THE jellyfish has no brain, no bones and no teeth.
Although sensitive to light, it lacks eyes. Despite such handicaps, it has among its ranks some of the world’s nastiest creatures.
Most species are harmless but a few can inflict lethal stings on creatures as large as us. Box jellyfish are more dangerous than sharks. Jellyfish ‘blooms’ are reported from time to time off Irish beaches.
In 2005, a lion’s mane invasion made bathing impossible along the east coast. Two years later, thousands of mauve stingers drifted into a fish farm at Glenard, Co Antrim, killing 100,000 salmon. Similar incidents have occurred elsewhere. For the last 10 years, billions of giant jellyfish, some weighing 200kg and two metres in diameter, have disrupted fishing in the Sea of Japan.
Is this a new phenomenon or just one not reported in the past? Do jellyfish numbers fluctuate on a long-term cycle? If there is a population explosion, what is causing it? Is global warming, leading to increased ocean temperatures and changes in currents, a factor?
A new report places the blame elsewhere. The culprit, according to France’s Institut de recherche pour le développement (IRD), is our growing demand for fish.
The Benguela is a cold oxygen-rich current, which flows up the coast of southern Africa from the Cape to Angola. Teeming with phytoplankton, it sustains huge populations of fish. IRD scientists compared jellyfish numbers at two locations along the Benguela, one off Namibia, the other in South African waters. Fishing is poorly controlled by the Namibians and stocks there become exhausted from time to time. When this happens, the boats leave the area only to return when fish populations recover. Off South Africa, 1,000km to the south, the situation is different; the fishery is protected and fish stocks are maintained.
Jellyfish numbers, the researchers found, have remained stable off South Africa, whereas they have increased in the over-fished Namibian waters.
The Windhoek Observer quotes Philippe Cury of the IRD; ‘In the 1960s, the waters off Namibia used to yield a million tonnes of sardines annually. This has been replaced by 12 million tonnes of jellyfish’.
The Ministry of Fisheries in Namibia challenges the claim. “The study is not conclusive because we have yet to develop a quantitative way to measure and record jellyfish populations” a spokesman said.
Jellyfish eat phytoplankton, which is also the food of small fish such as sardines, anchovies and herrings. When the sardine populations are wiped out by fishermen, the IRD scientists argue, competition for food is reduced and jellyfish numbers soar.
Small fish eat the eggs and larvae of jellyfish. With the demise of the sardines, more young jellyfish survive and this reinforces the population explosion. Then the jellyfish turn the tables on their tormentors; they eat the larvae of fish. In the marine environment, hunters can become victims of their prey.
The main jellyfish seekers, tuna and sea turtles, are in trouble.
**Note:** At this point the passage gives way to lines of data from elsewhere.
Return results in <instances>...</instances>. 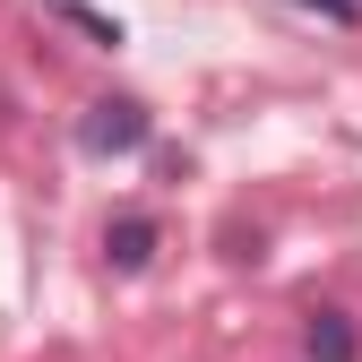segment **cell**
<instances>
[{"instance_id": "cell-1", "label": "cell", "mask_w": 362, "mask_h": 362, "mask_svg": "<svg viewBox=\"0 0 362 362\" xmlns=\"http://www.w3.org/2000/svg\"><path fill=\"white\" fill-rule=\"evenodd\" d=\"M147 139H156V112L139 95H104V104H86V121H78V147L86 156H139Z\"/></svg>"}, {"instance_id": "cell-2", "label": "cell", "mask_w": 362, "mask_h": 362, "mask_svg": "<svg viewBox=\"0 0 362 362\" xmlns=\"http://www.w3.org/2000/svg\"><path fill=\"white\" fill-rule=\"evenodd\" d=\"M156 242H164V224H156V216H121L112 233H104V259L121 267V276H139V267L156 259Z\"/></svg>"}, {"instance_id": "cell-3", "label": "cell", "mask_w": 362, "mask_h": 362, "mask_svg": "<svg viewBox=\"0 0 362 362\" xmlns=\"http://www.w3.org/2000/svg\"><path fill=\"white\" fill-rule=\"evenodd\" d=\"M354 354H362V337L345 310H310V362H354Z\"/></svg>"}, {"instance_id": "cell-4", "label": "cell", "mask_w": 362, "mask_h": 362, "mask_svg": "<svg viewBox=\"0 0 362 362\" xmlns=\"http://www.w3.org/2000/svg\"><path fill=\"white\" fill-rule=\"evenodd\" d=\"M52 18H61V26H78L86 43H104V52H112V43H121V26H112L104 9H86V0H52Z\"/></svg>"}, {"instance_id": "cell-5", "label": "cell", "mask_w": 362, "mask_h": 362, "mask_svg": "<svg viewBox=\"0 0 362 362\" xmlns=\"http://www.w3.org/2000/svg\"><path fill=\"white\" fill-rule=\"evenodd\" d=\"M293 9H310V18H328V26H362V0H293Z\"/></svg>"}]
</instances>
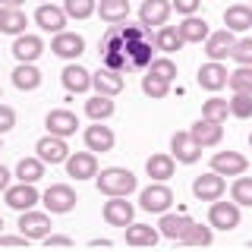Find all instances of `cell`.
I'll list each match as a JSON object with an SVG mask.
<instances>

Demand for tuna is increasing and tuna fishing has become a huge industry worldwide. Some species of ‘bluefin’ are so over-fished their populations are close to collapse. Numbers everywhere are down and jellyfish benefit. The plight of sea-turtles is even more critical.
Ironically, a penchant for jellyfish is a factor in their demise. Turtles, such as the giant leather-backs which visit Irish waters annually, mistake discarded plastic bags, drifting in the sea, for jellyfish. When a turtle swallows a bag, its food canal can be blocked and the unfortunate reptile starves to death.
The fourth International Jellyfish Bloom Symposium takes place in Hiroshima two weeks from now. The fishing industry lobby is so powerful, however, that persuading it to take a more holistic approach to its activities is an uphill struggle. Perhaps the solution to the jellyfish problem is in our own hands. We could eat jellyfish, making harvesting viable.
Exploiting them might help restore balance in the sea.